[mirror-admin] Having to throttle back rsync on download servers

Thu Mar 6 15:09:05 EST 2014

On 5 March 2014 11:16, Chris Schanzle <schanzle at nist.gov> wrote:

> On 02/26/2014 11:11 AM, Stephen John Smoogen wrote:
>
>> My attempts at shared iscsi read-only storage were a while ago but ended
>> up with some amazingly corrupted data.
>>
>
> I realized later that shared read-only block devices can work only if
> *all* users of the filesystem are read-only.  If you had a tight window of
> upstream modifications, in theory it would be possible to have the
> read-only clients unmount the filesystem (flushing caches), server performs
> updates & remounts read-only, then clients remount, but that is obviously
> too disruptive for what should be a continuously operational download
> server.
>
>
>
>  That is what I am seeing.

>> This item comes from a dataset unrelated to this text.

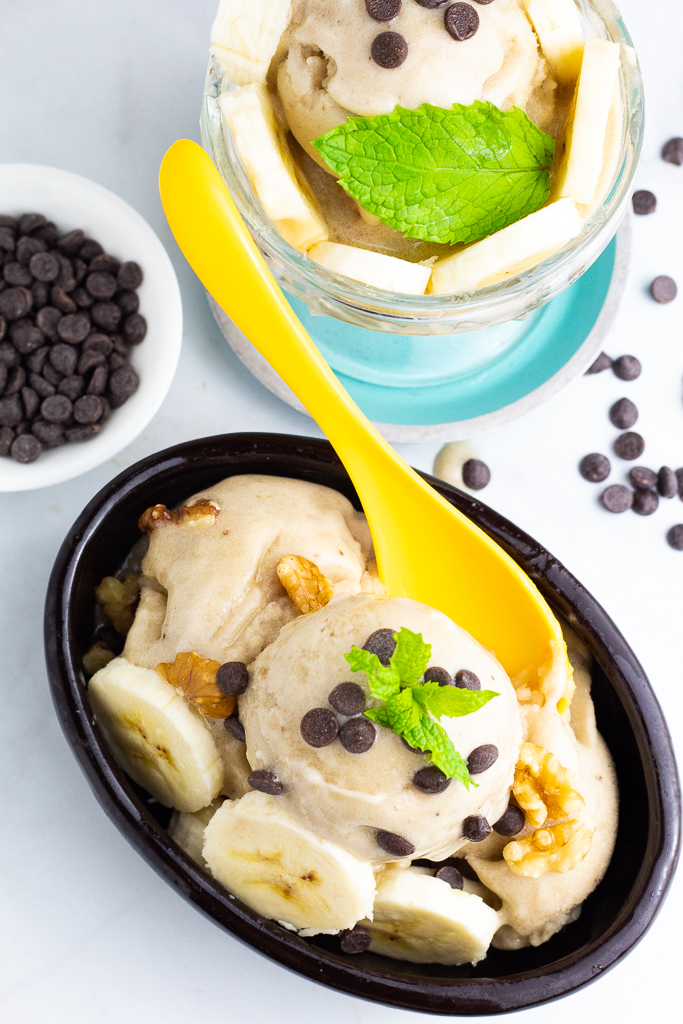 overhead shot of black oval dish of vanilla nice cream topped with chocolat chips and bright yellow spoon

Basically we were allowing 25 rsyncs per host
>> which was working pretty well but recently we now have 3 rsyncs which get
>> data and 22 ones which are slowly working through lstat data.
>>
> ...
>
>  After that it is more about trying to get NFS client to cache more of the
>> metadata if possible.
>>
>
> Have you tried cranking acreg(min,max) way up to cache file attributes
> much longer?  I'm thinking a drastic change from the default one minute (or
> less) to at least 15 to 30 minutes, perhaps an hour or more.  Keeping
> acdir(min,max) at low defaults will allow rsync to find new directory
> entries, which rsync clients will use to find new files.  However, cache
> attributes for too long and rsyncd may (unverified) give stale stat() info
> on files modified (not created) on an update push, such as
> repodata/repomd.xml.
>
> Since NFS uses the Slab to store cached inode data from NFS servers,
> having enough RAM and tuning vm.vfs_cache_pressure down to ensure caching
> all possible NFS entries, lest they get pushed out before they expire or if
> the system prefers to cache file data over precious inode data.
>
>
I have increased the actimeo to 600 and added the nocto option to the
mounts. We will see how this works and if there are problems back off in
either the timings or remove the nocto option.

>
> If increasing attribute caching can't work, the only other solution is
> local storage.  While you claim this isn't suitable due to high disk
> failure rates, I can only guess you got a bad batch of drives or you
> pummeled them into an early grave by having too little RAM and/or didn't
> tune vfs_cache_pressure to reduce seeking for inode lookups.  You could
> continue to use the NFS storage as your 'master' back-end storage on each
> download server and use rsync to keep the local storage current.  Perhaps
> with a little crafty intelligence, if local storage falls over, you could
> revert to offering the NFS storage to rsyncd.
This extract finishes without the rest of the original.